Illegal entry to the maul gave Scotland another penalty advantage, and at the next stoppage an almighty scrap broke out on the French 5m line.
Nick Haining and Mohamed Haouas started it, Jamie Ritchie came tearing in and Haouas swung a big right hook at him. It connected on his cheek, so Paul Williams called skipper Ollivon and Haouas over before calmly explaining that he had no option but to send Haouas packing.
Hastings’ third penalty of the afternoon put Scotland back in front, and excellent breakdown work by Hamish Watson gave Scotland another chance with only one-minute remaining in the first half.
And how they took that chance. An excellent weaving run by Adam Hastings bamboozled the French defence, Sam Johnson cut a nice line to take the ball on, and rather than risk going himself, he unselfishly dished it out for Sean Maitland to dive into the right corner for Scotland’s first BT Murrayfield try of the Six Nations. A crucial score at a most crucial stage.
Half-time: Scotland 14 – 7 France
France battered the Scotland line in the early stages of the second half, only for the much improved defence we’ve seen in this campaign hold firm and stay disciplined.
Then, the lethal Scotland of two years ago poked it’s ahead above the waters again with a tremendous score to send Murrayfield wild.
Hogg spotted a forward to run at, Harris went deep, and although Price was stopped 5m short, Maitland was soon over for his second predatory score of the afternoon. Hastings superb touchline conversion made it 21-7.
The French really were shaken to the core. Gregory Alldritt had a lengthy whinge with dramatic hand gestures, and when they next had possession in the Scotland half, Jefferson Poirot cleared Jamie Ritchie from a ruck round the neck.
Anthony Bouttier has been a recent revelation for France, and his break into the Scotland 22 caused some panic, only for Jalibert’s grubber to be guzzled up by Hastings and thumped away, but it showed they were still a real threat with the lead at two converted tries.
With an hour on the clock France did reduce the deficit from the boot of Jalibert, but Scotland would have been relieved that they kept the like of Vakatawa from crossing the whitewash.
As some drizzle hit Edinburgh, a double rainbow arced perfectly over the roof of BT Murrayfield’s east-stand, and Stuart McInally claimed the pot of gold at the end of at least one of them
His own line-out was deflected back into his path, and when he picked it up, there was not a single French player covering the left wing. Having just come on, the hooker who can outrun Jonny May was gifted the score.
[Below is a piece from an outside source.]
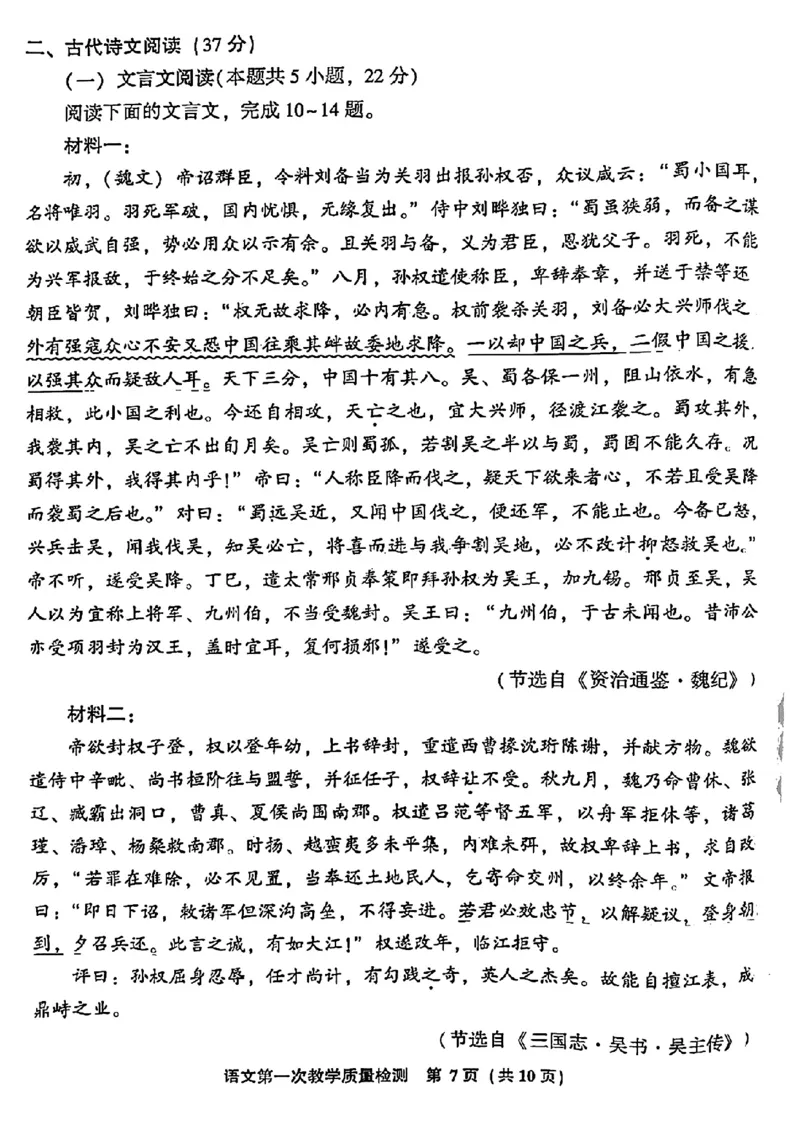 2025届福建省漳州市高中毕业班第一次质量检测（一模）语文试题+答案_2024-2025高三（6-6月题库）_2024年09月试卷_0916福建省漳州市2025届高中毕业版第一次质量检测（漳州一检）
Another excellent Hastings’ conversion extended the lead to 18 points with only around 15mins left to play.
Double try-scorer Sean Maitland made way for Kyle Steyn – winning his first cap – and the former 7s man nearly created another try when he leapt above Fickou to claim a Hastings up ‘n under and put Harris through, but he didn’t quite have the acceleration to go himself, or the ability to off-load for Horneito (who else?) who had popped up on his right shoulder.
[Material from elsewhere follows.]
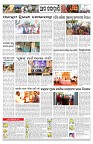 PAGE-11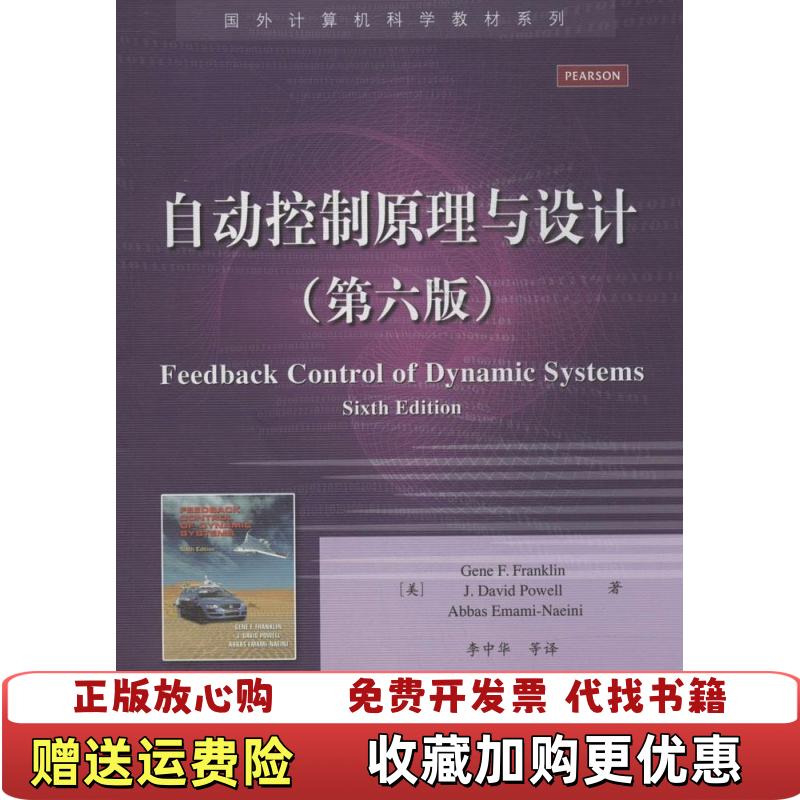 【正版图书】自动控制原理与设计美Gene F吉尼 F 富兰克林JDavidAbbas EmamiNaeini 著李中华 译电子工业出版社9787121232725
With just under 5mins remaining, France did reduce the deficit with a wonderfully worked move, began by full-back Thomas Ramos and finished off by skipper Charles Ollivon, but la resistance proved futile, as they couldn’t reduce the arrears further which could have led to an all-important losing bonus point.
It was actually Scotland who rolled the dice one more time as they chased the try bonus point, alas Blair Kinghorn put too much juice on his kick ahead with both him and Hogg haring after it.
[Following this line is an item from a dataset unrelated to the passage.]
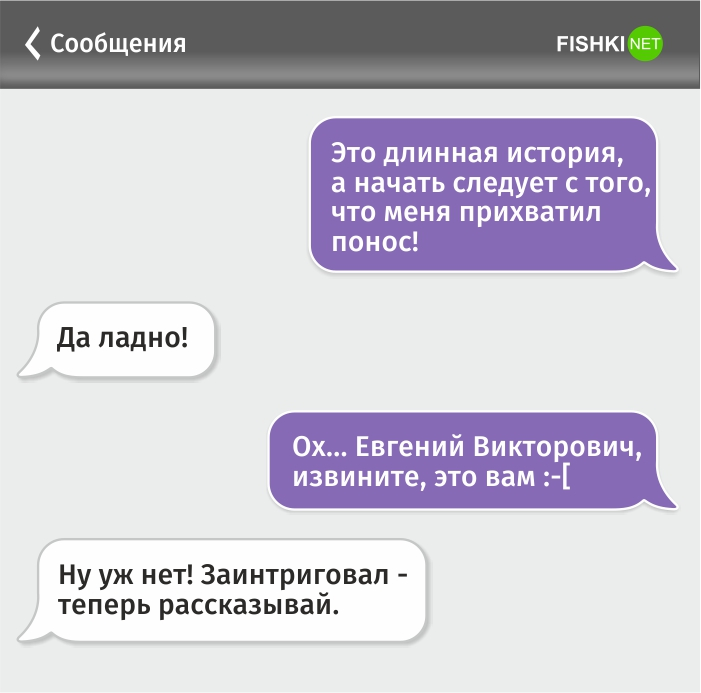 Банальная переписка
A much needed, morale boosting victory – the fourth in a row at Murrayfield over Les Bleus – all eyes now turn to the Principality stadium, and the possibility of a three-win Six Nations campaign which had all started rather bleakly.
Referee: Paul Williams (NZRU)
SRBlog MOTM: in a change to the official sponsor’s selection, but staying in the back-row, I’m awarding it to Hamish Watson. Two huge defensive turnovers either side of half-time swung the momentum firmly in Scotland’s favour. (And no, this is not solely to appease Cammy Black who thought I should have awarded him MOTM against Ireland rather than Jamie Ritchie.)